11 Popular Sovereignty Examples

11 Popular Sovereignty ExamplesReviewed by Chris Drew (PhD)

This article was peer-reviewed and edited by Chris Drew (PhD). The review process on Helpful Professor involves having a PhD level expert fact check, edit, and contribute to articles. Reviewers ensure all content reflects expert academic consensus and is backed up with reference to academic studies. Dr. Drew has published over 20 academic articles in scholarly journals. He is the former editor of the Journal of Learning Development in Higher Education and holds a PhD in Education from ACU.

popular sovereignty examples definition

Popular sovereignty refers to government by the consent of the people. Examples of popular sovereignty uprisings include the US revolutionary war, the French revolution, and the revolutions of 1848. Each of these cases represent the beginnings of self-governing democratic republics built on the principle of popular sovereignty rather than rule by decree.

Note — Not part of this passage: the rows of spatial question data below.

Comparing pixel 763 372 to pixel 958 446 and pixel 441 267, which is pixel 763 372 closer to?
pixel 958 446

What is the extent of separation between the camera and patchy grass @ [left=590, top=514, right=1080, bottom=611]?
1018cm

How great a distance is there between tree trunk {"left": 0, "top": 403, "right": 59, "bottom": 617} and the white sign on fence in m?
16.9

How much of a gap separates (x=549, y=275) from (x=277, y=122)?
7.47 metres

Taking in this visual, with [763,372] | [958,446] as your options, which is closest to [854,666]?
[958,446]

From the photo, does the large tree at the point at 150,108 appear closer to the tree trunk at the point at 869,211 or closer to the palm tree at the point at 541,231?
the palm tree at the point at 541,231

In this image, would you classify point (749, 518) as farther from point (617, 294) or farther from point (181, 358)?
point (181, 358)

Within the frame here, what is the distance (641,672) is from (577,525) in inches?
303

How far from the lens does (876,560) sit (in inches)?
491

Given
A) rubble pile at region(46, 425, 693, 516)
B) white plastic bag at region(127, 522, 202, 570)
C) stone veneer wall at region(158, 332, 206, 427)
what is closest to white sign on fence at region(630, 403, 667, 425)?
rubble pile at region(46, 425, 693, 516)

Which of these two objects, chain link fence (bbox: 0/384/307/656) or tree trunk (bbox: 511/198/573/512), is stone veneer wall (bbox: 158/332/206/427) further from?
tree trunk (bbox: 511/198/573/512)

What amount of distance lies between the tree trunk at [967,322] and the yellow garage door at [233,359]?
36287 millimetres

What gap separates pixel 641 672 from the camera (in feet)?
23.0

The central tenet of popular sovereignty is that the legitimacy of a government’s authority and its laws are based on the consent of the governed. It can lead to forms of government that involve democracy, parliaments, and limited government powers.

The idea of popular sovereignty dates back to the theories of Thomas Hobbes, John Locke, and Jean-Jacques Rousseau. Traces of this concept are also found in the works of Francisco de Vitoria and Francisco Suarez, the philosophers of the School of Salamanca.

Popular Sovereignty Definitions

Popular sovereignty has two distinct meanings.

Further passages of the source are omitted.